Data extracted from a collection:

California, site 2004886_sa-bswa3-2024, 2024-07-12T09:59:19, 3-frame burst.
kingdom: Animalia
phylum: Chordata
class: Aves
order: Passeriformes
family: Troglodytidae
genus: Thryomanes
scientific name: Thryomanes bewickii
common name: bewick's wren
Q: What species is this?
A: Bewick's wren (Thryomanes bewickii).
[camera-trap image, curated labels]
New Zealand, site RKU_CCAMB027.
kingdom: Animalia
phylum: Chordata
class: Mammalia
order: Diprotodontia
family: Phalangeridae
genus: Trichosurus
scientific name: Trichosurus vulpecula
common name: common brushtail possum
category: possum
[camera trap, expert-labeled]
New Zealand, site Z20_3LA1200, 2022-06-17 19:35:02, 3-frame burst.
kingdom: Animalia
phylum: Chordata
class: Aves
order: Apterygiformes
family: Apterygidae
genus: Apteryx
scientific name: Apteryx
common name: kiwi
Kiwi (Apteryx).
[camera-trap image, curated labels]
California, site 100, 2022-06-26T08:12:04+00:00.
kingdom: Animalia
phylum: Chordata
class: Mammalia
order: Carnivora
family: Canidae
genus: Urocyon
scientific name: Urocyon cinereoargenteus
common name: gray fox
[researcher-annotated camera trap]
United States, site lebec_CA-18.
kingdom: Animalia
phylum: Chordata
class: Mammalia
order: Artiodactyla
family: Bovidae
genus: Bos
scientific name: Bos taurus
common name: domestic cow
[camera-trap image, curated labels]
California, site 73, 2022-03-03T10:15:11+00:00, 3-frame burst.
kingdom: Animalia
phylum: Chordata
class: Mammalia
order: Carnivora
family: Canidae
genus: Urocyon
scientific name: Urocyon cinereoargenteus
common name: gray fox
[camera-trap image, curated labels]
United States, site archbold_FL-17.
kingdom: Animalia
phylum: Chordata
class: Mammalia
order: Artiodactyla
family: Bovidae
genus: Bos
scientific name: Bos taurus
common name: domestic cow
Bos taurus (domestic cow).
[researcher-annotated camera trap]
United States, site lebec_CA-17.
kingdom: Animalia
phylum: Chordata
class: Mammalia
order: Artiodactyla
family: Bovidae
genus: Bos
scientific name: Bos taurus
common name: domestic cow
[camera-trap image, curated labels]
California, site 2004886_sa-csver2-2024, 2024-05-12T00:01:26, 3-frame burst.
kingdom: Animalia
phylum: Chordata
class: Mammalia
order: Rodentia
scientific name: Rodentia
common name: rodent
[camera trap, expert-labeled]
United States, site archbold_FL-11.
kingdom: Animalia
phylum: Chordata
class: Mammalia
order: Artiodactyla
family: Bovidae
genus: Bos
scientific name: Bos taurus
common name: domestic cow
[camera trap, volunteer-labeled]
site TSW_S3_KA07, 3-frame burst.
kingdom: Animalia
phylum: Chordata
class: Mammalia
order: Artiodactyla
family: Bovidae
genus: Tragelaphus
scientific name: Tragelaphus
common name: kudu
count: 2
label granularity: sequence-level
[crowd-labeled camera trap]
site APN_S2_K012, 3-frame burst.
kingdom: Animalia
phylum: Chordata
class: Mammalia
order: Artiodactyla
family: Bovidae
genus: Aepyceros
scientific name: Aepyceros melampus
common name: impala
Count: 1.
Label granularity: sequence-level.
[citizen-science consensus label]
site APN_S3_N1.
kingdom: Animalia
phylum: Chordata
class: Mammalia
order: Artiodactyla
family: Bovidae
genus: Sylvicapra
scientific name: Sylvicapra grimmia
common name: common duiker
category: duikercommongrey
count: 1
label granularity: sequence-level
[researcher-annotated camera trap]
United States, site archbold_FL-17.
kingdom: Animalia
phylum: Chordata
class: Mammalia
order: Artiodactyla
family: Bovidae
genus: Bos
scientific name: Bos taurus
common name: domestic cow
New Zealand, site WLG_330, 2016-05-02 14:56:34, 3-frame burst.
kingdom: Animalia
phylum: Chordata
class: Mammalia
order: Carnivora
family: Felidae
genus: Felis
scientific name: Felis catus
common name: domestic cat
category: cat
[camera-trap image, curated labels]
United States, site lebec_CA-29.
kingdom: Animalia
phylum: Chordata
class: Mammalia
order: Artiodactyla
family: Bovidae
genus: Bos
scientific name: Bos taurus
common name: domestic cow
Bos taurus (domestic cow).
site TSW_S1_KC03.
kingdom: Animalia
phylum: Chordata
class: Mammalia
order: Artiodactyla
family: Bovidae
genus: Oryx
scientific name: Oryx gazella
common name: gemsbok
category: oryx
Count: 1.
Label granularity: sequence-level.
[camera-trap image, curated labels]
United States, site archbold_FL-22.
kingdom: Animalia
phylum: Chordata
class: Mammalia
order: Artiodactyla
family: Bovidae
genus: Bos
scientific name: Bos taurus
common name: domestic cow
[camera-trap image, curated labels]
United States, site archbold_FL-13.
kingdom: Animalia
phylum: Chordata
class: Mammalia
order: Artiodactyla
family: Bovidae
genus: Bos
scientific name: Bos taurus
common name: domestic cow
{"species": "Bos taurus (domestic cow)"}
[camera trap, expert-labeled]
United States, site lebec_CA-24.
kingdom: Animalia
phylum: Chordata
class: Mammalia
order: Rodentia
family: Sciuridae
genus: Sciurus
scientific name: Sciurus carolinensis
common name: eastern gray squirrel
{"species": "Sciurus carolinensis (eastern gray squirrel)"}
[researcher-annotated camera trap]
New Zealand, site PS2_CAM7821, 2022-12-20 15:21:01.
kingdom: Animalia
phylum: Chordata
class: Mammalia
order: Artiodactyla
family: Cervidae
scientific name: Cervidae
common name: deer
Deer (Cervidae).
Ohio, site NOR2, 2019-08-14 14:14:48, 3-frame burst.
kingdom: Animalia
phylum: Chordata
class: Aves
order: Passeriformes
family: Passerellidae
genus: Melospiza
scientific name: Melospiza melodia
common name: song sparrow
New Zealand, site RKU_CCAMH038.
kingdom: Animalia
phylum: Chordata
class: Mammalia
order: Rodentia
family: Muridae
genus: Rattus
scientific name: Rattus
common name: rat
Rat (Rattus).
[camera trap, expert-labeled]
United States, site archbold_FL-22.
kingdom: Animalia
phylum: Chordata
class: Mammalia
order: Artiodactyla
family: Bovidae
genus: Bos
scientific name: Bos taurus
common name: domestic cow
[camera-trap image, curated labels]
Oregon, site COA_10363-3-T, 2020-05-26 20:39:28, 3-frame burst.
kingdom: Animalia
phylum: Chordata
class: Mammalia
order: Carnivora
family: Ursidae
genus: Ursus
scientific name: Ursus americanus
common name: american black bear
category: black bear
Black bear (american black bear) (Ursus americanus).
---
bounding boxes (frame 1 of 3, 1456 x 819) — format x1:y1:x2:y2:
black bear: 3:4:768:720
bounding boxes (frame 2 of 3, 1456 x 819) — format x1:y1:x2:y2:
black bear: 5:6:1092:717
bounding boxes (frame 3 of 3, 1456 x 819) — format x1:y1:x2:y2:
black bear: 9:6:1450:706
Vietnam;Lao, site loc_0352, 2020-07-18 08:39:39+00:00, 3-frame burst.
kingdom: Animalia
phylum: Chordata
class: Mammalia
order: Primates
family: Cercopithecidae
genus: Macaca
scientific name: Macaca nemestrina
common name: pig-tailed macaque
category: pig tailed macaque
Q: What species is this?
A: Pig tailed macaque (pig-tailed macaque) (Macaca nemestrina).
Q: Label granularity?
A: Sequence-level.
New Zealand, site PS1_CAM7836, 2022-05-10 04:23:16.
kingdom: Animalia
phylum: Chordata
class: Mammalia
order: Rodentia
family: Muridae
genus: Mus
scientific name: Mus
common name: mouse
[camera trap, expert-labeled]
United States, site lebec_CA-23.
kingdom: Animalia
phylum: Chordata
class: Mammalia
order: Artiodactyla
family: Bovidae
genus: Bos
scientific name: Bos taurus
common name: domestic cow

[Your task]:
This exercise requires the lines of the entries containing the string "States".

[Response]:
United States, site lebec_CA-18.
United States, site archbold_FL-17.
United States, site lebec_CA-17.
United States, site archbold_FL-11.
United States, site archbold_FL-17.
United States, site lebec_CA-29.
United States, site archbold_FL-22.
United States, site archbold_FL-13.
United States, site lebec_CA-24.
United States, site archbold_FL-22.
United States, site lebec_CA-23.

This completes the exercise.